国内でも2019年夏モデルとして遅くとも6月頃には発売となりそうなこの新型Xperiaですが、新機能・特徴の一つと言えばなんといってもXperia初のトリプルカメラではないでしょうか。

一方、このXperia 1はまだ商品版に近いレビュー用端末はまだ存在しないとのことで、搭載のカメラ性能についてもフェイクっぽい怪しいレビュ-しかなく、その実力は未知数。
(現在、youtube上にアップされている他機種とXperia 1の比較動画などはファイクと思った方が良いと思います)

発表会でもXperia 1がαカメラの技術が採用されていることは言及されていましたが、移植された技術としては「瞳AF」だけが注目されがちです。

そんな中、ESATO経由でTrusted ReviewによるこのXperia 1の新型カメラの開発秘話?的な非常に興味深い記事が紹介されていました。

その要点の一つが従来のXperiaとの撮影した画像処理の方法。

The Sony Xperia 1 also processes photos in the same way as Alpha cameras, according to March. “Normally when you take a picture, the phone will then compress it into a JPEG and then add the noise reduction. How Alpha does it is that it takes the Raw image, adds the algorithm to reduce the noise on the Raw image, then compresses it to JPEG, then you put noise reduction on top. That’s how Alpha is doing it. From Xperia 1, that’s how Xperia 1 will do it as well”, he said.

つまり、従来のXperiaで撮影された画像処理は:

撮影→→圧縮→JPEG→ノイズ除去

という順序だったのに対し、Xperia 1に搭載された新開発の画像処理エンジン「BIONZ X for mobile」ではαシリーズと同じ手順で:

撮影→RAW→ノイズ除去→圧縮→JPEG→再度ノイズ除去

というように、RAW画像の状態とJPEGへの圧縮後の2回ノイズ除去を行う、とのこと。

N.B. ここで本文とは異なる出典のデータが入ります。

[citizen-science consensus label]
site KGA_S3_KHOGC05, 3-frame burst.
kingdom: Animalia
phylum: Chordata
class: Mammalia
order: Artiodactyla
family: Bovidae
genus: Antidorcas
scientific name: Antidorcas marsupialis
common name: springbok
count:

カメラ素人の私にはこの撮影後の画像処理の行程の違いがどの程度の差を生むのかは分かりません。また、ライバル機種がどのような画像処理をしているのかも知りません。

ただ、ソニーのアルファシリーズが一眼レフカメラで最高峰ブランドの一つであることは紛れもない事実で、このα部門からの技術提供がなければ今回の新型カメラの搭載は実現できなかったことは確かなようです。

また、さらに興味深いのが以下の部分:

A closer collaboration with Alpha is a definite, thanks to the management change that’s happened in Tokyo with Mobile now belonging to Imaging.

There have also previously been issues with interdepartmental rivalry stifling collaboration, Marsh admitted. “Even though we’re one company, there are still sometimes barriers that Alpha doesn’t want to give Mobile certain things, because all of a sudden you have the same as what a £3,000 camera’s got.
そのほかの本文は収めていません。